While microcredits are repeatedly hailed as an effective measure of development policy, empirical research in rural areas in Bangladesh arrives at different results: MFIs achieve high repayment rates through exploiting social relations of rural women in order to reduce institutions’ transaction costs and secure their financial sustainability. The present study argues that a high level of disciplinary measures is necessary to secure an absolute level of financial success in terms of repayment.
The present study employs a comparative case study design where two similar microfinance institutions, BRAC and Bangladesh Rural Development Board, were selected for the purpose. The intention of the comparison is to look for differences in the causes of cross-systemic program outcomes in the state and NGO-run microfinance programs. Data for the present study were collected through in-depth informal interviews that were taken from individual clients, small groups of clients, and experts. FGDs were conducted for bigger groups with more than six respondents. An interview guideline was used for specific questions and issues for individual and small group interviews. In addition, separate interview guidelines were used for expert interviews.
The study has found that relationships of authority and obedience are constituted through instruments, tactics, techniques and vocabulary of the staff, management flow, weekly meetings and other regular contacts. Organizing training for staff and clients, fixing timetables for group meetings, keeping records of attendance, savings, deposits, and installments all serve this purpose. The MFI staff uses intermediation as techniques of coercion and training for regular repayment. The study has explored the functions of social sanctions in order to protect against defaults and gain access to defaulters.

> ACTIVITIES:
#1 Which two microfinance institutions were compared in the passage on microcredit in Bangladesh?
#2 Write the next part of the passage on microcredit in Bangladesh, picking up after its final sentence.

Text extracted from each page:
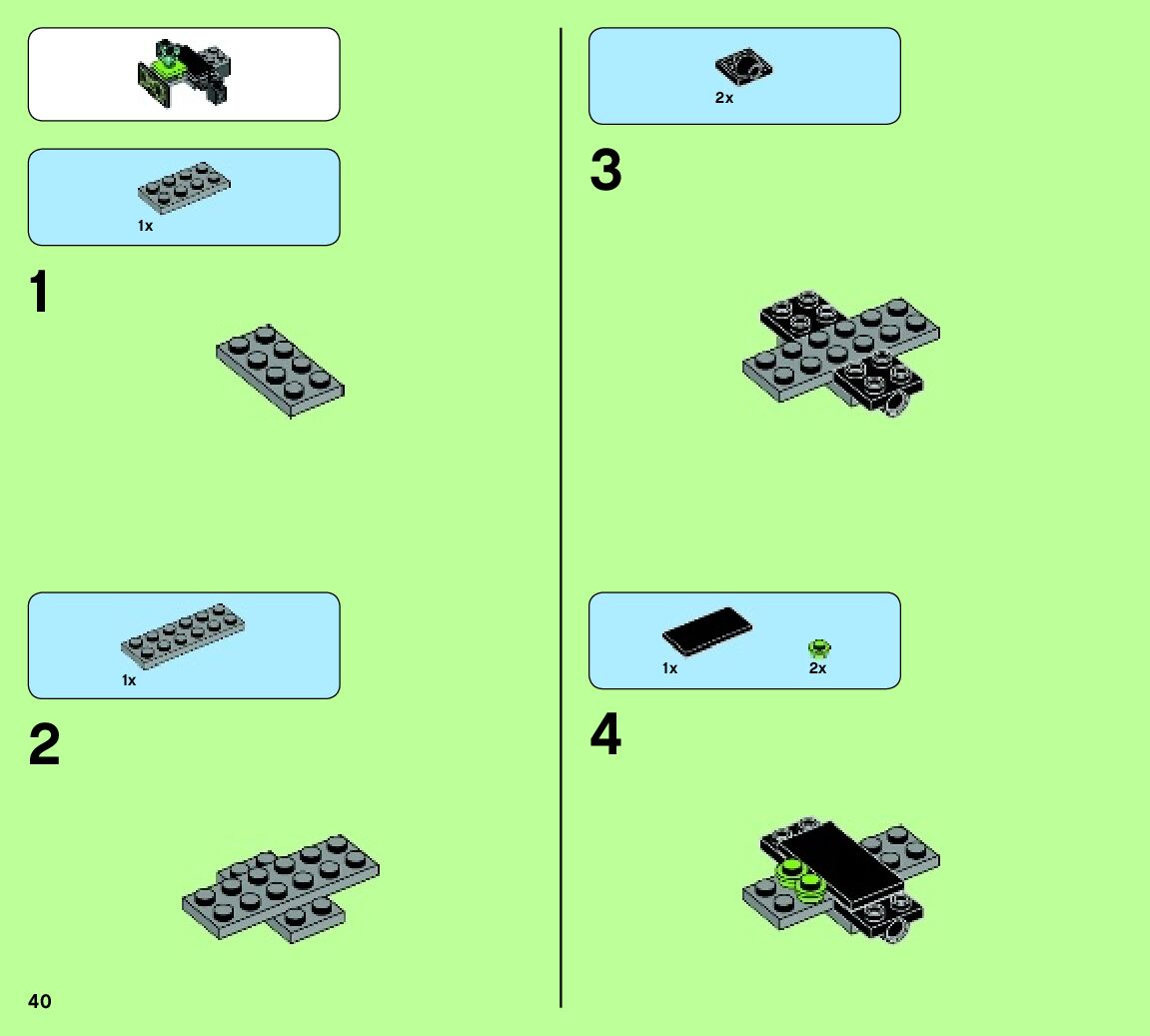 1x

1

1x

2

40

2x

3

1x

2x

4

> ANSWERS FOR EACH ITEM:
#1 BRAC and Bangladesh Rural Development Board.

#2
Disciplinary procedures seem to be successful because rural women are supposed to be transparent, controlled and calculating in money management, and non-repayment would bring shame to their family. It is argued in the present study that MFIs target women as their principal subjects as a matter of convenience. The cultural position of women in rural regions makes them susceptible, which forces them to be submissive to their lending institutes. The principal function of applying the strength of social capital, giving special attention to the customers and staff-client relations, is obtaining sensitive information about clients. Additionally, their permanent visibility ensures regular repayment of the credit. In order to let clients know they are under constant watch by the staff, the researched MFIs retain the identification documents of the clients. The study has also revealed the nature of surveillance, which covers not only the customers but also their enterprises and investing plans. Overall, the state-run microfinance programs are relatively less coercive than NGO-run programs. However, the use of deception and equivocal language by field staff is a much more apparent characteristic of state run microfinance programs.
A successful MFI requires the establishment of a well-balanced relationship between field staff and borrowers. A socially responsible MFI emphasizes employment creation and realistic empowerment of female borrowers. The methodological (most similar system design) and theoretical combination (disciplinary technologies), which was used in this study, can be applied to explore how far a microfinance institution exercises a socially responsible program in connection to any particular community, borrowers and their voices.